Famagusta - Nestorianer-Kirche
Anhänger des Nestorianismus retteten sich im ausgehenden
12. Jahrhundert aus dem syrisch-palästinensischen Raum nach Zypern,
nachdem die Rückeroberung der christlichen Gebiete durch Saladin
forciert worden war. Die Nestorianer vertreten im Gegensatz zu der in
anderen Religionsgemeinschaften gültigen Lehre die Auffassung, dass
die göttliche und die menschliche Natur in Christus getrennt seien
(nicht in seiner Person vereint) und Maria nur Mutter des Menschen Jesus
(nicht Mutter Gottes) genannt werden dürfe. Ihre Vorstellungen gelten
seit dem Konzil von Ephesus (431) als Häresie. Unterdrückungen
waren die Folge, dessen ungeachtet entwickelten sie eine erfolgreiche
Missionstätigkeit, gerieten aber später in den Strudel der unaufhörlichen
Auseinandersetzungen in Nahost. Heute lebt das Gros der etwa 175.000 Nestorianer,
die man hier Assyrer nennt, im Irak und Iran sowie in Syrien.
Leontios Machairas (ca. 1380 – 1450), Autor der Chronik „Erzählung
vom lieblichen Lande Zypern“, weiß zu berichten, dass ein
gewisser Lachas, reicher nestorianischer Kaufmann und Schiffseigner, um
1359 die Kirche der Nestorianer erbauen ließ („Und dieser
seinem Glauben treue Mann tat viel Gutes zum Heil seiner Seele und so
baute er von Grund auf die Nestorianer-Kirche“). Sie überstand
die Kämpfe während der osmanischen Eroberung unversehrt, soll
angeblich zeitweise Kamelen als Unterstand gedient haben und wurde 1905
von der kleinen griechisch-orthodoxen Gemeinde in Alt-Famagusta erworben.

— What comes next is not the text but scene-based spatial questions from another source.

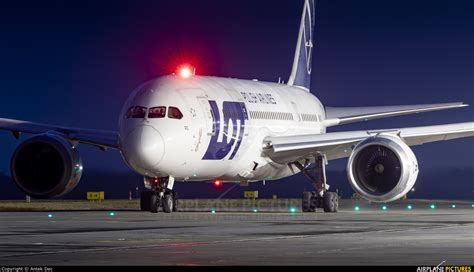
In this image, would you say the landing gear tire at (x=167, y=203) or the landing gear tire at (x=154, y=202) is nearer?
the landing gear tire at (x=167, y=203)

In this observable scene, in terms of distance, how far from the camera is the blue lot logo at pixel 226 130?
3516 cm

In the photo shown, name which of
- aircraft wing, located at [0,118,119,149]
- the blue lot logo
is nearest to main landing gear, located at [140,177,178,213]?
the blue lot logo

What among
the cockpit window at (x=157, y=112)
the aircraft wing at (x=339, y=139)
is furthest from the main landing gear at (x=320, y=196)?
the cockpit window at (x=157, y=112)

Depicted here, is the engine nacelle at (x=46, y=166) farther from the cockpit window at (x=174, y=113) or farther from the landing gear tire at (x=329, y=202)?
the landing gear tire at (x=329, y=202)

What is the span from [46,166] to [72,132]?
1.75 meters

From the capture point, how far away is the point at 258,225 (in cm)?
2641

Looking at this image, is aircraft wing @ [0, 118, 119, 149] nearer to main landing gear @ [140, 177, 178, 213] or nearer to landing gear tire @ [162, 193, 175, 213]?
main landing gear @ [140, 177, 178, 213]

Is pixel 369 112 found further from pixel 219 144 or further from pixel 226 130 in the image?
pixel 219 144

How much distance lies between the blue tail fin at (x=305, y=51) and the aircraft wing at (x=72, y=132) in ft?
42.4

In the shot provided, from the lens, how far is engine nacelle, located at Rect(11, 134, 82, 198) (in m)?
36.8

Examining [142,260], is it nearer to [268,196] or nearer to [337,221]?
[337,221]

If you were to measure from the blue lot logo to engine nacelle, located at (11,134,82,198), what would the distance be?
15.9 feet

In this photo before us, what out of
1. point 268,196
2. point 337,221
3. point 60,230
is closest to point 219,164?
point 337,221

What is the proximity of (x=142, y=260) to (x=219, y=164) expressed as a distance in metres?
19.8
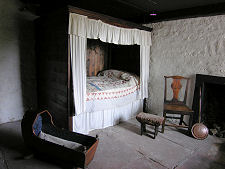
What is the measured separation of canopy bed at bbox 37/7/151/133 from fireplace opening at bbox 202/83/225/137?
4.69ft

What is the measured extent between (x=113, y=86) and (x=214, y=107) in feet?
7.30

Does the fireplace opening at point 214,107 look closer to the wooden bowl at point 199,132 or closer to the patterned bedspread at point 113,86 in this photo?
the wooden bowl at point 199,132

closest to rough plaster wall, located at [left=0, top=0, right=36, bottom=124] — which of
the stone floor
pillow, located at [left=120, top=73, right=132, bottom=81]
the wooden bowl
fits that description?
the stone floor

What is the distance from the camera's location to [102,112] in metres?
3.65

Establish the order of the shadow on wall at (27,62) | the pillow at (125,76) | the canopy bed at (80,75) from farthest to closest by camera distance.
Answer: the pillow at (125,76) < the shadow on wall at (27,62) < the canopy bed at (80,75)

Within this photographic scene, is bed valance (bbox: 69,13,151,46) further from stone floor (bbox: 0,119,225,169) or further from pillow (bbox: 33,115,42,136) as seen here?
stone floor (bbox: 0,119,225,169)

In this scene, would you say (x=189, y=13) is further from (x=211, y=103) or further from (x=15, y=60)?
(x=15, y=60)

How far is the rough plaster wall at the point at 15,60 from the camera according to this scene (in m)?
3.61

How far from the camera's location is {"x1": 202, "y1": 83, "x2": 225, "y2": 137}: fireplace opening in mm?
3592

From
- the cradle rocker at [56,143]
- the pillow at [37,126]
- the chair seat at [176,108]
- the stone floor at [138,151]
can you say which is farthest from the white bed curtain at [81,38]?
the chair seat at [176,108]

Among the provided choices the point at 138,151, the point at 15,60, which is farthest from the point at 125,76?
the point at 15,60

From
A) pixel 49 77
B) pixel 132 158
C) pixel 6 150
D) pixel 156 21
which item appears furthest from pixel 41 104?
pixel 156 21

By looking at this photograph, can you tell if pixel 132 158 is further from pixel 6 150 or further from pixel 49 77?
pixel 49 77

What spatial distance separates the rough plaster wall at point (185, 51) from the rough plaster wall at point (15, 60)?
119 inches
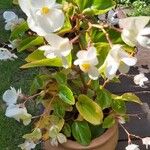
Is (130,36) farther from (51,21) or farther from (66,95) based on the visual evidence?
(66,95)

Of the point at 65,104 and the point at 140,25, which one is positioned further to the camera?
the point at 65,104

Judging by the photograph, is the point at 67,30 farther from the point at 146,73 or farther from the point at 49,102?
the point at 146,73

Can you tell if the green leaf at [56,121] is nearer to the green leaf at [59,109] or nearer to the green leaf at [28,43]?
the green leaf at [59,109]

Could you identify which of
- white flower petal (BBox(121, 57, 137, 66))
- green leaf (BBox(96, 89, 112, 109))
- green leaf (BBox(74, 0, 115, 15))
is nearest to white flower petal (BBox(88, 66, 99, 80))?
white flower petal (BBox(121, 57, 137, 66))

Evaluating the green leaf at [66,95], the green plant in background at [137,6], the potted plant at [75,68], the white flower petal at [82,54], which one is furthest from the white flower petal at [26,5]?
the green plant in background at [137,6]

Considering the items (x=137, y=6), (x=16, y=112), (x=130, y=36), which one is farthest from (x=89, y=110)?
(x=137, y=6)

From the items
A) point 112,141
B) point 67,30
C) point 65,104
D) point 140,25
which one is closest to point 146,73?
point 112,141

Sie weihte das Gotteshaus dem heiligen Georg, dem Verbanner (Aghios Georgios
Exorinós). Mit ihm hatte es eine besondere Bewandtnis, konnte man
doch durch Anrufung seines Namens und eine schnelle unauffällige
Tat jeden unliebsamen Zeitgenossen loswerden. Man musste nur etwas Staub
aus der dem Heiligen geweihten Kirche aufheben und in das Haus des Feindes
streuen und binnen eines Jahres verschwand er von der Insel. . .

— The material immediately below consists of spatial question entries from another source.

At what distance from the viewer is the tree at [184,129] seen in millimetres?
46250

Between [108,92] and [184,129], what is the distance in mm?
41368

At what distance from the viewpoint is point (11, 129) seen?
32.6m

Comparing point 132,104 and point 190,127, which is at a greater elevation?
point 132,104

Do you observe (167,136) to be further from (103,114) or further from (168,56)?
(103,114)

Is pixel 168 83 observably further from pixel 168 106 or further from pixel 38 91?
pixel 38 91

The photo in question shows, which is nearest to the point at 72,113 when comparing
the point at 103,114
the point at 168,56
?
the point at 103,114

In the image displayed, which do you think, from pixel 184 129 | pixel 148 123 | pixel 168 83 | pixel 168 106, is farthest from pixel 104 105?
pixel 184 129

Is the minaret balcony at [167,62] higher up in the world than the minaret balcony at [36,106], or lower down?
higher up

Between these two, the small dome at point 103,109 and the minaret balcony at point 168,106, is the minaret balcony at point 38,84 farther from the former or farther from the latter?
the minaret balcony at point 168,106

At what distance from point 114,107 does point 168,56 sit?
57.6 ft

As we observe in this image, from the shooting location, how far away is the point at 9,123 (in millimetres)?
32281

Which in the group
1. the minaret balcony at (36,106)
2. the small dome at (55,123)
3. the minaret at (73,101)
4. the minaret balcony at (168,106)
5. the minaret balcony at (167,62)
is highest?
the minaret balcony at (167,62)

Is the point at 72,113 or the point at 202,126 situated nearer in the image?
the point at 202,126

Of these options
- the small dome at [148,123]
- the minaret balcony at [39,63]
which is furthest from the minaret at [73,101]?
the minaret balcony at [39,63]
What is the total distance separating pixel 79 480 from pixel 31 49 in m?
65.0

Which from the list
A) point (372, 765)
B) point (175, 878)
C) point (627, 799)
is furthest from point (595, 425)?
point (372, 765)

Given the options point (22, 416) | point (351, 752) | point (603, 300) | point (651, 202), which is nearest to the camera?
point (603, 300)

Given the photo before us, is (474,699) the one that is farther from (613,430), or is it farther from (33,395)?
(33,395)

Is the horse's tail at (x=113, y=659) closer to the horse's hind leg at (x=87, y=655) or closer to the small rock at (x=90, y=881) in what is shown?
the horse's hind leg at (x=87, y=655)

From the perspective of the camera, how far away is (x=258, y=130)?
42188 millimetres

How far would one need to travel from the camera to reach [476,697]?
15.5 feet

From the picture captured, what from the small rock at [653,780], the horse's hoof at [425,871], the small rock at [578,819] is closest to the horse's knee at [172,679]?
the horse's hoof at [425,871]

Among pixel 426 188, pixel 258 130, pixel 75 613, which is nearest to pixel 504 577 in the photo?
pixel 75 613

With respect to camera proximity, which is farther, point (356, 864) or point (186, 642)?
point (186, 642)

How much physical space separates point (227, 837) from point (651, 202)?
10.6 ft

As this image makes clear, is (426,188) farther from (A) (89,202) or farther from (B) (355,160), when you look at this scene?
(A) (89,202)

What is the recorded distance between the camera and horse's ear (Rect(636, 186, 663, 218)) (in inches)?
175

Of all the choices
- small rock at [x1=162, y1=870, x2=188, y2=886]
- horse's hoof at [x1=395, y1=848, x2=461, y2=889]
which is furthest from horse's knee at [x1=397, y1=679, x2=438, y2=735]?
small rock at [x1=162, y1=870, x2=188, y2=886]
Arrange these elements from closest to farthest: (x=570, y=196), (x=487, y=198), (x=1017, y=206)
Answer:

Die griechische Gemeinde verließ nach dem Ausbruch interkommunaler
Unruhen 1957 die Altstadt. Heute wird in dem kleinen Gotteshaus an jedem
ersten Sonntag im Monat von christlichen „Residents“ Nordzyperns
das heilige Abendmahl gefeiert.
Das Bauwerk
Ursprünglich bestand die Kirche aus nur einem dreijochigen
Schiff und Apsis. Wohl nicht
lange nach der Fertigstellung kamen Seitenschiffe mit Apsidialkapellen
hinzu und auch der „Campanile“ entstand. Die Bauten sind aus
sorgfältig bearbeiteten Quadersteinen errichtet worden. Strebepfeiler
(mit Wasserspeiern hoch oben) verstärken an ihren Längsseiten
die Stabilität. Unter den stumpfen Giebeln der Nord- und Südseite
liegen lanzettförmige Fenster und über dem Hauptportal schwebt
ein großes Rundfenster, freilich ohne das ursprüngliche Maßwerk.

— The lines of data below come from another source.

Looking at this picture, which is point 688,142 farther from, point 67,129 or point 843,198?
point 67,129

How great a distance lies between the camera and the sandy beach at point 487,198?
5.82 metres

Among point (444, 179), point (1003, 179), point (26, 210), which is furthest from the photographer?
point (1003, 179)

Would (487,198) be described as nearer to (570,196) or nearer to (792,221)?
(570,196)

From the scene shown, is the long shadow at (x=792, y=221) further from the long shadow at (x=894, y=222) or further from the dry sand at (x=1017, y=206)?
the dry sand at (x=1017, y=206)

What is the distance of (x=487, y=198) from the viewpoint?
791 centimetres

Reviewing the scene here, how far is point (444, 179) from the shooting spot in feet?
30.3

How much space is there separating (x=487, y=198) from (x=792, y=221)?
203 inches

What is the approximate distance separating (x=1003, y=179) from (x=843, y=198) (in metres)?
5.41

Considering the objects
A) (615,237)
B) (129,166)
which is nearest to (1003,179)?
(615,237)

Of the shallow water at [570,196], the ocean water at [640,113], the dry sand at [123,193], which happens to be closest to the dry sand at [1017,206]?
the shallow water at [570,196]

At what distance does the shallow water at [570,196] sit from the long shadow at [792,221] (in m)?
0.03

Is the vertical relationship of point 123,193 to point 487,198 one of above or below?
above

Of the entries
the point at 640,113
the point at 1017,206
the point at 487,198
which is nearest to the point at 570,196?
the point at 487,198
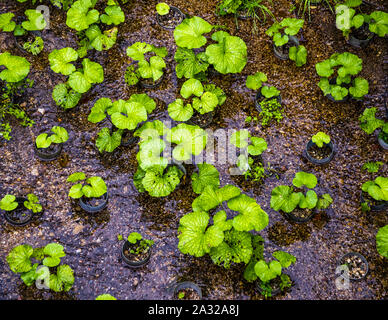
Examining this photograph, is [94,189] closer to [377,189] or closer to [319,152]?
[319,152]

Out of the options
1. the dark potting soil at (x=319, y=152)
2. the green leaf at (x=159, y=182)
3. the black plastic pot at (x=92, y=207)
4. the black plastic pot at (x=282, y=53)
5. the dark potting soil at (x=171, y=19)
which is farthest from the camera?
the dark potting soil at (x=171, y=19)

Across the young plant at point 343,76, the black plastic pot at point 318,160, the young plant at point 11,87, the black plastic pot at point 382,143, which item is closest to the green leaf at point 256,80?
the young plant at point 343,76

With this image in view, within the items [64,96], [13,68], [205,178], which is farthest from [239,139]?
[13,68]

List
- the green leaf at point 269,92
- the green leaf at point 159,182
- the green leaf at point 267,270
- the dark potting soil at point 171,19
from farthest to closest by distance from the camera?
1. the dark potting soil at point 171,19
2. the green leaf at point 269,92
3. the green leaf at point 159,182
4. the green leaf at point 267,270

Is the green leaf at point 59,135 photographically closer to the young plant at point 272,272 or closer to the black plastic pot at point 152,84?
the black plastic pot at point 152,84

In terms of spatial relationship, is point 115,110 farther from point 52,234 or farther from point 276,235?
point 276,235

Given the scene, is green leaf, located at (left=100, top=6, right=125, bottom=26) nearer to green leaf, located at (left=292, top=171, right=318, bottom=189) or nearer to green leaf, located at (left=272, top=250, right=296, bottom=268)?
green leaf, located at (left=292, top=171, right=318, bottom=189)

Seine Nachbildung ist akzeptabel. Die kräftigen Fensterstürze
über den Türen ruhen auf Steinkonsolen.
Fragmentarisch erhaltene figürliche Darstellungen im italienischen Stil des 14. und 15. Jahrhunderts und syrische Inschriften bedecken die Wände und Säulen im Kircheninnern.